When you stop exercising, even if it’s for a week, you are telling your body that you don’t need to use certain muscles anymore. Even just taking two weeks off can be detrimental to your strength. And guess what? Akrosphere is still on it’s end of summer break! That means that everyone is taking at least two weeks off regular training, if not more! We know circus work takes a lot of strength, but FEAR NOT! You can work your muscles at home to get your body ready to get back into your circus training! Before you start your strength training, do some cardio for 5 minutes. That can be jumping jacks, running, or even dancing! Once you’re warm, you can get started with the following exercises:

  1. Plank – A huge component of circus training is core strength, and what better way to work on that than the mighty plank? (I took that title from Angelica—we miss you!) There are so many benefits to holding a plank! They strengthen your core, help give you better posture, reduce back pain, and give you better movement and coordination. All from just one exercise! You see why it’s considered one of the best exercises you could do for your body! How to: Rise to the top of a push up position. Keep your chest and abdominals strong, your thighs activated, and avoid sagging or hiking up the hips. Basically, keep a straight line all the way from your head to your heels.
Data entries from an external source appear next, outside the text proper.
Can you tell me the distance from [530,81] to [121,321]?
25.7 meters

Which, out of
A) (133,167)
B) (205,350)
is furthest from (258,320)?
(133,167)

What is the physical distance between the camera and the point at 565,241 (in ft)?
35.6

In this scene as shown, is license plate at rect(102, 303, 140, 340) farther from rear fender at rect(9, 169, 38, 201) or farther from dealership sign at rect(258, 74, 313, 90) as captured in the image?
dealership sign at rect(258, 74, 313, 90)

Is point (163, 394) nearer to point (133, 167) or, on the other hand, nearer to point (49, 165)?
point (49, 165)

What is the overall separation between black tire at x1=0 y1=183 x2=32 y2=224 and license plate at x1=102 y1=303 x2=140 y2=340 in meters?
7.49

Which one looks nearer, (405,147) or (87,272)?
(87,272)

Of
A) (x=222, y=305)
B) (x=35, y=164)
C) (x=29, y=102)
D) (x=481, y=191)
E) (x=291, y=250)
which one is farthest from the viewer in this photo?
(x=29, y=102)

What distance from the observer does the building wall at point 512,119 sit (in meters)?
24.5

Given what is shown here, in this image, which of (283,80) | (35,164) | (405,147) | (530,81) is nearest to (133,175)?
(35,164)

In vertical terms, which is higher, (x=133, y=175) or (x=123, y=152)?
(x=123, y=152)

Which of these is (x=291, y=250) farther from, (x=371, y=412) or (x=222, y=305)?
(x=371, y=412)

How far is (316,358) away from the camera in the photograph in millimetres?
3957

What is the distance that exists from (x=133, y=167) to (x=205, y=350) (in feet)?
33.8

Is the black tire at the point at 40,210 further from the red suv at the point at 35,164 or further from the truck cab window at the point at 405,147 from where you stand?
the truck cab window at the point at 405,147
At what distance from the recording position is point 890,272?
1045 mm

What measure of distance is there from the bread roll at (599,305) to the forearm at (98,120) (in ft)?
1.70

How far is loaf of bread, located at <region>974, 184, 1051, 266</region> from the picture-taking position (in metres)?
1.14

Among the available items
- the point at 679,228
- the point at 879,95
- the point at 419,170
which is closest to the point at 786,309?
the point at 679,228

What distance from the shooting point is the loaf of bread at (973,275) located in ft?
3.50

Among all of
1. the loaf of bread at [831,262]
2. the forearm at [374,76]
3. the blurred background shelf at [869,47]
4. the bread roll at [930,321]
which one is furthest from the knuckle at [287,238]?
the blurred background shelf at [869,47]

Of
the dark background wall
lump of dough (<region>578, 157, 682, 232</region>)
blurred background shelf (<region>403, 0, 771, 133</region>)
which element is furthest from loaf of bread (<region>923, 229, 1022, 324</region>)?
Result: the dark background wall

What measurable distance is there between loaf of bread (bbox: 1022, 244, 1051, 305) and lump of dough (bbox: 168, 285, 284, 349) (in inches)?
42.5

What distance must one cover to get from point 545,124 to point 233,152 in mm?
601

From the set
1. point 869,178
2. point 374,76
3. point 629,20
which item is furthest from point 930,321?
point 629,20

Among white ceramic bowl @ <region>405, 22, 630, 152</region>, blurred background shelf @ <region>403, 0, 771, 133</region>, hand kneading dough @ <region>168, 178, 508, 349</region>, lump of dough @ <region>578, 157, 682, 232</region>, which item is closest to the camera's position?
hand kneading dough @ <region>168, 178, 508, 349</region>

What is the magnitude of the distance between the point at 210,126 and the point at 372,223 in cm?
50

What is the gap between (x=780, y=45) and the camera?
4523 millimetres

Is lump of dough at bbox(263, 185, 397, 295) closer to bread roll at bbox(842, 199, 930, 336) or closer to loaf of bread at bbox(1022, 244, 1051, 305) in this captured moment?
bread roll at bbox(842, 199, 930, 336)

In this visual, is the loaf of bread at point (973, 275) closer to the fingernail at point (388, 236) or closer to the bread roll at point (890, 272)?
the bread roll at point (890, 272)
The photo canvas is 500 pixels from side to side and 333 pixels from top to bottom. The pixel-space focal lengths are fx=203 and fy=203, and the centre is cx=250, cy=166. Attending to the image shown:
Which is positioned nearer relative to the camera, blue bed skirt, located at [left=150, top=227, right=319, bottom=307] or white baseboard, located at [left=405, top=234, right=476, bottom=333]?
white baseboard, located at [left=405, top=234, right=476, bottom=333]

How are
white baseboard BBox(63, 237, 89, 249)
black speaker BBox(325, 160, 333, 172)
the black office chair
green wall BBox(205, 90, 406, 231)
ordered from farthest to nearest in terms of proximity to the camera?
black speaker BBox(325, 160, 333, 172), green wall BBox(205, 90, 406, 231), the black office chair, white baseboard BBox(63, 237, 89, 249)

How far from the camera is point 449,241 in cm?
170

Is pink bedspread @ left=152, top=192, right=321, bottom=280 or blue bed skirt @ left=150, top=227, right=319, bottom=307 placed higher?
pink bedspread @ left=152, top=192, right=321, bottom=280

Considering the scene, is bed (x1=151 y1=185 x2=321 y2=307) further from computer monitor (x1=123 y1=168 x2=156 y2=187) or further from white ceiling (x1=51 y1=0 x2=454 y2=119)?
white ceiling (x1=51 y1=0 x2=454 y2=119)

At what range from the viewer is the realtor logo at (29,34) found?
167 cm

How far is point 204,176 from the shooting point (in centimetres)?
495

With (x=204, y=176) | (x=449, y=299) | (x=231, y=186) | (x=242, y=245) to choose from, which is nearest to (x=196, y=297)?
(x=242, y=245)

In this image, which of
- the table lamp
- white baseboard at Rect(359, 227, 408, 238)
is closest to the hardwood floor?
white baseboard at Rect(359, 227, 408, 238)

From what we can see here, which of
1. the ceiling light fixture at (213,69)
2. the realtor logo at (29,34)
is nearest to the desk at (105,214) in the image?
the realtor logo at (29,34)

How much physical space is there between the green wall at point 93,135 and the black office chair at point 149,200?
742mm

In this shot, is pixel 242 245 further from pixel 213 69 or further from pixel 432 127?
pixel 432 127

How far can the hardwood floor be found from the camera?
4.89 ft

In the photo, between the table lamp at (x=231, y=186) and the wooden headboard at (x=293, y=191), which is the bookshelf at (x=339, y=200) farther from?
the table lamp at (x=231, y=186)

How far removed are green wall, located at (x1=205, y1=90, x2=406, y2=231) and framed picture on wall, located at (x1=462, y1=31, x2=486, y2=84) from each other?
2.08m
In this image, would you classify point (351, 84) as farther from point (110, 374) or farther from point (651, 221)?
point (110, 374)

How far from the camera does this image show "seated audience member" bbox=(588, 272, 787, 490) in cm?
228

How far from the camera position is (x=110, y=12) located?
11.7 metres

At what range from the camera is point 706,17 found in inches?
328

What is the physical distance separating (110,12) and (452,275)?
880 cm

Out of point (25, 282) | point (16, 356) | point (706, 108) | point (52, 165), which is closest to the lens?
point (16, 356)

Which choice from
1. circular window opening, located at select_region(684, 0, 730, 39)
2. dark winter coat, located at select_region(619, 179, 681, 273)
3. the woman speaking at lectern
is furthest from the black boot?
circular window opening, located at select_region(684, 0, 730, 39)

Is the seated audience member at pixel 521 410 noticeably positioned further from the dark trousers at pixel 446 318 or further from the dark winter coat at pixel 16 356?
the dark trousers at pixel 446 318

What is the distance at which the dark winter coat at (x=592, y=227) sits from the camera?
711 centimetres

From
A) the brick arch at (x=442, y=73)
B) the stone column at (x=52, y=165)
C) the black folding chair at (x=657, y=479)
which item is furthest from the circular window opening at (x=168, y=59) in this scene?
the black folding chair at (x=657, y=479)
Hold for at least 30 seconds. 
  2. Circus Push Ups – If you’ve ever tried climbing a silk, or a rope, or even just holing on to a trapeze, you know that a lot of upper body strength is required. Push ups are great for building your chest, biceps, triceps, and core. So many muscles are benefitting from a simple push up! Now, you notice I’m calling them “circus” push ups. All that means is that instead of having your elbows go out to the sides, you want to keep them close to your body to really focus on those triceps. How to: Start in that plank position from above; see, you’re already halfway there! Lower your body and then push it back up! Sounds easy, but make sure you maintain your plank position the ENTIRE time! You can always go on your knees or put your hands on a raised surface to make it a little easier. Don’t forget to keep those elbows in! Do 10.
  3. Squats – You think circus and aerial, and you automatically think about strong arms and core, but to be a great performer, you need a well rounded body! And did you know that squats don’t just help strengthen your legs? Yes, you feel it in your legs, but they are such an intense exercise, that they help release hormones that can help your other muscles continue to work and grow! How to: Start by standing up straight with your feet shoulder-width apart. Put your arms out in front of your body to help with balance. Start lowering your body by not just bending your knees, but by pushing your knees out to the sides. Keep your chest up throughout the whole exercise, and push your hips back to make sure that most of your weight is on your heels. Once you’ve gotten to your lowest point, push back up, again making sure your chest is staying up. Do 10.
  4. Burpee – Now we’re putting it all together! Most people don’t particularly love them *points finger at self,* but burpees are amazing for the body! Not only do they make you stronger, by working on so many different muscles, but they work your cardiovascular endurance, too! It’s an all-in-one, full body exercise! Who doesn’t want that? How to: Start by standing up straight. Then, lower into a squat and place your hands on the floor. Jump your feet back into plank position, and you know what comes next: circus push up! Remember to squeeze everything! Return your feet to squat position and immediately jump in the air as high as you can! To make it more fun, do them with a partner and give each other a high 10 every time you jump! For any kids reading this, I’m sure your parents would love to do some burpees with you! Do 10.
  5. STRETCHING! – You probably thought that this would all be about strength, but you also lose flexibility when you don’t train it in a while, which makes it just as important to practice. Stretching keeps your muscles flexible, strong, and healthy. Flexible muscles allow you to maintain range of motion in the joints. Without it, your muscles can shorten and become tight, which could lead to injury, and we do not want that! How to: Make sure you are warm! Cold muscles do not want to stretch! Hold each position for at least 30 seconds; it takes some time for tissues to lengthen safely. Make sure you hold and not bounce. You want to feel the stretch. If you feel pain, you’ve gone too far, so go back to the point where you are feeling the stretch. Finally, relax and breathe! Stretching is not always pleasurable, but breathe through it and when you’re done, you’ll feel amazing!

Try to do all of this at least once a day! If you have time, do it twice or even three times! The great thing is that you don’t need any equipment, so you can do it at your house, any friend or family member’s house, the playground, the beach, ANYWHERE! So no excuses!